The door creaked open. Behind it was a tall man with short black hair. He wore a stiff black suit, and his eyes darted back and forth.

“Are you the man I invited?” he asked harshly.

“Yes. It’s a pleasure to meet you, Mr. Hakebourne,” I said. We shook hands. He seemed quite cold.  

“Well, I don’t want to waste time. I’ll show you right to the basement.”

“Is that where you conduct your research?” I asked.

“Yes,” replied Mr. Hakebourne. We walked across the huge front room, and turned to a small hallway to the right. At the end of this narrow passage was a plain wall which looked out of place.

I stood there awkwardly for a few seconds, waiting for something to happen. Mr. Hakebourne walked over to the wall, slid a small piece of wood up, and pushed whole the wall to the side.

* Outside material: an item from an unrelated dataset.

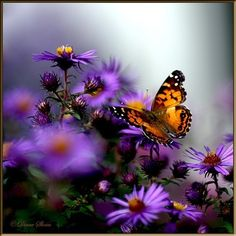 butterflies | Beautiful Butterflies - butterflies Photo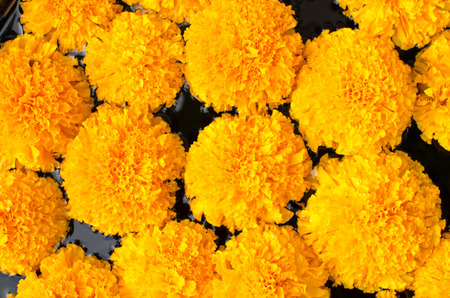 Tagetes erecta L or  Marigold beautiful flower.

“I was wondering how you get down there,” I joked. Mr. Hakebourne didn’t laugh. We walked down a cramped metal stairway into a room made primarily of more metal. In the centre was a complicated machine, about half the size of a man. It was on a circular metal pedestal. To the right of this circular room was another room, this one much bigger.  The ceiling was at least fifty feet high. I looked back at the invention on the pedestal.    

“Is that your machine?” I asked.

“It is. That’s what I invited you to see.”

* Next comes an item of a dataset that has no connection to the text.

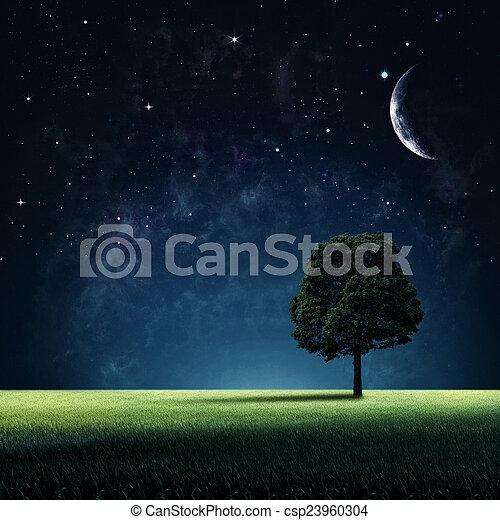 natürlich, starry, abstrakt, hintergruende, design, dein, night. - csp23960304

“Can you explain how it works?” I asked.

“I will,” Mr. Hakebourne said, walking right up to it. Now, he seemed to be in his element.

 “First of all, I have a harness made of hollow stitched nylon frame which has been filled with hydrogen. It is considerably lighter than air.” He pointed to each part he described. “To that I attached a light aluminum frame with two coal oil distillate fuel injectors and carburetors. They create a flame which starts the boiler off. I’ll tell you a secret. The boiler doesn’t have regular water in it. I collect my water from a secret location in France.” Mr. Hakebourne pointed to a metal cylinder which looked like a miniature steel barrel. There was a dial on it, showing the pressure inside. It was at zero.

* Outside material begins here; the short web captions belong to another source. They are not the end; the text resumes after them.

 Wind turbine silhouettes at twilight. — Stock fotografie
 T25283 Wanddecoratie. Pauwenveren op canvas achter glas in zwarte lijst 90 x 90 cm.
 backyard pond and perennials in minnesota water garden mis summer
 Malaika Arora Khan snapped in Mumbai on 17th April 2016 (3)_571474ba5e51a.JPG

“On top of them are the gyroscopic stabilizers.” Those were two shiny brass gyroscopes adorning the aluminum cylinders. There is have a throttle which will let the steam out of the boiler. Of course, that alone would not be sufficient. However, I created a pleasant little gas mixer which will add to the already considerable power of the machine. I prefer to call it a Jet-Pack. There is only one slight problem, but it hasn’t occurred yet.”

“What is it?”

“The hydrogen vest would pose I problem should I collide with something. However, we don’t have to worry about that right now. I doubt it will happen.”

“That’s good.”

“Yes it is.” I stared at the machine for a few more seconds. It was constructed with brilliance unmatched by that of anything else I had ever seen.

“Good Lord. I suppose it makes sense that they call you brilliant. Thank you very much for showing me.”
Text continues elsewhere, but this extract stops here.